Lip-reading can be an imprecise science at times, but certain children and individuals find it’s a lifeline to understanding what’s said around them.
Babies naturally look at peoples’ faces when their attention is attracted, or they are spoken to. It’s never too early to teach lipreading, regardless of how a baby is going to communicate eventually.
Babies Lipread At Four To Twelve Months Old
Lipreading ability is known in babies of 4 to 6 months old. Researchers have confirmed recognition of visual cues in babies exposed to silent video clips.
In one test, speakers switched between spoken French and English in the silent clips. After a switch, babies who didn’t know a language looked more closely.
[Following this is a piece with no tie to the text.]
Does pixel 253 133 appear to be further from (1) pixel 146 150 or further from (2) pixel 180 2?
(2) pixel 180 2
This shows they noticed a language with different forms was in use.
Spoken Bilingualism Detected By Lipreading
After eight months of age, only babies who were exposed to both English and French at home could tell the languages apart through visual cues.
The research concluded that after eight months of age, babies learning just one language were less sensitive to visual information for other languages.
An unrelated test confirmed that babies recognised the difference between silent videos with faces making the vowel shapes “ahhh” (a) and “eeee” (e) .
Interestingly, babies who later heard “eee” sounds looked at the face with a grinning mouth, and on hearing “ahhh” sounds, at the wide-open mouth.
Some implications of this research:
- Teaching deaf babies sign bilingualism (sign with English). If the babies are to learn both, they need to start in infancy (early intervention for language development).
- Infant diagnosis of deafness underpins language-learning potential.
- The principles of early intervention are confirmed: the use of hearing aids and visual teaching to support a baby’s language development.